GitHub - qaraqalpaq/TesseractOCR-API

Certainly! Below is a README.md template that documents the API of your Flask application. This documentation includes descriptions of the API endpoints, their expected inputs, and the outputs.

Video Instruction:

# Tesseract OCR Flask API Documentation

This document provides detailed information about the API endpoints of the Flask application designed for OCR (Optical Character Recognition) using Tesseract.



## API Endpoints

### 1. Get Supported Languages

- **Endpoint:** `/languages`
- **Method:** `GET`
- **Description:** Returns a list of languages supported by the OCR service.
- **Response:**
  - **200 OK:** JSON containing the supported languages and their details.
  - **404 Not Found:** Error message if the `languages.json` file is not found.
  - **500 Internal Server Error:** Error message for any other internal errors.
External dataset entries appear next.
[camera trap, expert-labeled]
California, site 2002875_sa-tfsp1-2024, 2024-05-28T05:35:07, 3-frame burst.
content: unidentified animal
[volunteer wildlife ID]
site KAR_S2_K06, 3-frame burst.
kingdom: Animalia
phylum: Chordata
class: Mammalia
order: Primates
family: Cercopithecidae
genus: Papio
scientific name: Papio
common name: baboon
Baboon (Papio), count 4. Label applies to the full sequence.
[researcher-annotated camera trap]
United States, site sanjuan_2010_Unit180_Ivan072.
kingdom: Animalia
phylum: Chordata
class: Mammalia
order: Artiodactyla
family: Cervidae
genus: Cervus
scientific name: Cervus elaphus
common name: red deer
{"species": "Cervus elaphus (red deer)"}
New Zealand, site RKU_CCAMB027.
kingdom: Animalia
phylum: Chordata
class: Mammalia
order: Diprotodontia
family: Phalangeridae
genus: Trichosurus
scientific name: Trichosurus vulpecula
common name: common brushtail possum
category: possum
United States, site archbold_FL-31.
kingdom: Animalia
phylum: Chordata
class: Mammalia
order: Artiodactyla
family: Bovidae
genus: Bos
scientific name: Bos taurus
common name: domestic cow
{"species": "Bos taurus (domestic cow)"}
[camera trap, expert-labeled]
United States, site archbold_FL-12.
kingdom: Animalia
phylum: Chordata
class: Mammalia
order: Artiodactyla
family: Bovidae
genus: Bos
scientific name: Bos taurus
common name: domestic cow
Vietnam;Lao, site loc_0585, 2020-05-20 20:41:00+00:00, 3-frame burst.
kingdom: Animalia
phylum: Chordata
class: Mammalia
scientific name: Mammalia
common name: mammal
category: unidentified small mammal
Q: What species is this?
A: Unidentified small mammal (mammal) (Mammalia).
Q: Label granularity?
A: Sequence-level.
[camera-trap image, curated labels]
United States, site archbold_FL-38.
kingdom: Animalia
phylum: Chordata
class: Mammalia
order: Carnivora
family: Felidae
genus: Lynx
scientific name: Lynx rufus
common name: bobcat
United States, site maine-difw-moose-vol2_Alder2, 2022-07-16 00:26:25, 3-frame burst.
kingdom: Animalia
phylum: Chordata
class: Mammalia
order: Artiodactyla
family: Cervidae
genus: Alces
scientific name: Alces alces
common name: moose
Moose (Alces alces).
### 2. Upload File for OCR

- **Endpoint:** `/upload`
- **Method:** `POST`
- **Description:** Uploads a file (PDF or image) for OCR processing.
- **Input:**
  - Form-data with:
    - `file`: The file to be processed.
    - `language` (optional): Language code for OCR (default is 'eng').
- **Response:**
  - **202 Accepted:** JSON containing the task ID and file UUID upon successful receipt of the file.
  - **400 Bad Request:** Error message if no file is provided or if the file is invalid.
  - **500 Internal Server Error:** Error message for any processing errors.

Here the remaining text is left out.